Fragments of 3-substituted indole compounds in the positive ion mode.
The full scan spectra of all studied indole amide conjugates which have the amino acid either as a free carboxylic group or as a methyl ester presented the ions [M + H]+ and [M + Na]+. Their MS2 spectra generated from the protonated ions [M + H]+ exhibited, apart from the quinolinium cation (exact mass: 130.0651), a second characteristic fragment assigned to the amino acid residue cation, in low to moderate abundances, due to the amide bond cleavage. The quinolinium cation alone is not a strong confirmation of the presence of IAA amino acid conjugates, because it can be generated from a variety of indole compounds that can undergo β-cleavage [32,33,34]. Nevertheless, since every amino acid has a unique nominal molecular mass, the fragment assigned to the amino acid along with the ions [M + H]+, [M + Na]+, and quinolinium may allow the identification of every IAA amino acid conjugate. As an example, the full scan and MS/MS spectra of indole-3-acetyl-l-serine and indole-3-acetyl-l-serine methyl ester in positive ESI mode are given in Figure 3. Molecular ion [M + H]+ with m/z 263.1028 (exact mass: 263.1026, Δ 0.8 ppm) and fragment ion m/z 106.0494 (exact mass for protonated serine ion: 106.0499, Δ 4.7 ppm) are related to the presence of IAA amide conjugate with serine in a free carboxylic form. Molecular ion with m/z 277.1186 (exact mass: 277.1183, Δ 1.1 ppm) and fragment ion with m/z 120.0650 (exact mass for protonated serine methyl ester ion: 120.0655, Δ 4,2 ppm) are related to the presence of IAA conjugate with serine in the methyl ester form.
Figure 3.
(a) Full scan and (b) MS/MS spectra of indole-3-acetyl-l-serine in positive electrospray ionization (ESI) mode. (c) Full scan and (d) MS/MS spectra of indole-3-acetyl-l-serine methyl ester in positive ESI mode.

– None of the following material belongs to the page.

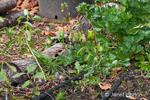 Weeds growing in autumn vegetable garden with last green pepper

In the negative ion mode, IAA and all IAA metabolites exhibited the deprotonated molecular ions [M − H]−, which were selected as the precursor ions for the MS2 spectra. IAA and IAM gave a fragment with a proposed chemical formula of C9H8N− (exact mass: 130.0662) corresponding to 3-methyleneindolin-1-ide, 4, formed after a β-cleavage of the aliphatic chain at C-3 position of the indole (Figure 4). 4-Chloro-indole acetic acid due to the presence of the two chlorine isotopes exhibited two chlorinated fragments with m/z 164.0271 (exact mass: 164.0273, Δ 1.2 ppm) and m/z 166.0246 (exact mass: 166.0244, Δ 1.2 ppm), respectively, in a ratio of 3:1. It has been noticed that the quinolinium ion 2 with exact mass m/z 130.0651 or the 4-chlorinated one with m/z 164.0252 obtained in positive ion mode and 3-methyleneindolin-1-ide 4 with m/z 130.0662 or 4-chloromethyleneindolin-1-ide with m/z 164.0271 obtained in negative ion mode seem to be identical. However, they are different due to their opposite charge and their accurate masses are separated by two electrons. This was also observed in fragmentation pathways of nonsteroidal anti-inflammatory drugs [35].
Figure 4.
Fragments of 3-substituted indole compounds in the negative ion mode.
To the best of our knowledge, there are no existing literature reports on the negative ESI mass spectrometry study of auxin amino acid conjugates. In the MS2 spectra of the amide conjugates carrying the amino acid with a free carboxylic group, a prominent fragment ion with a chemical formula depending on the amino acid was observed. These specific fragments were found to correspond to the anion form of the corresponding amino acid, formed as a result of the amide bond cleavage. Both the deprotonated and the fragment ions can be used for the identification and confirmation of the amino acid conjugates with IAA, since each amino acid has a different nominal molecular mass. As an example, in negative ESI mode, indole-3-acetyl-l-serine can be identified by the ion [M − H]− at m/z 261.0871 (exact mass: 261.0881, Δ 3.8 ppm) of the full scan spectrum (Figure 5a) and the most intense signal of the MS2 spectrum at m/z 104.0350 (Figure 5b). The fragment ion at m/z 104.0350 has a chemical formula generated using Agilent MassHunter software of C3H6NO3− (exact mass: 104.0353, Δ 2.9 ppm), corresponding to the deprotonated [M − H]− ion of the amino acid L-serine generated after the cleavage of the amide bond.
Figure 5.
(a) Full scan and (b) MS/MS spectra of indole-3-acetyl-l-serine in negative ESI mode. (c) Full scan and (d) MS/MS spectra of indole-3-acetyl-l-serine methyl ester in negative ESI mode.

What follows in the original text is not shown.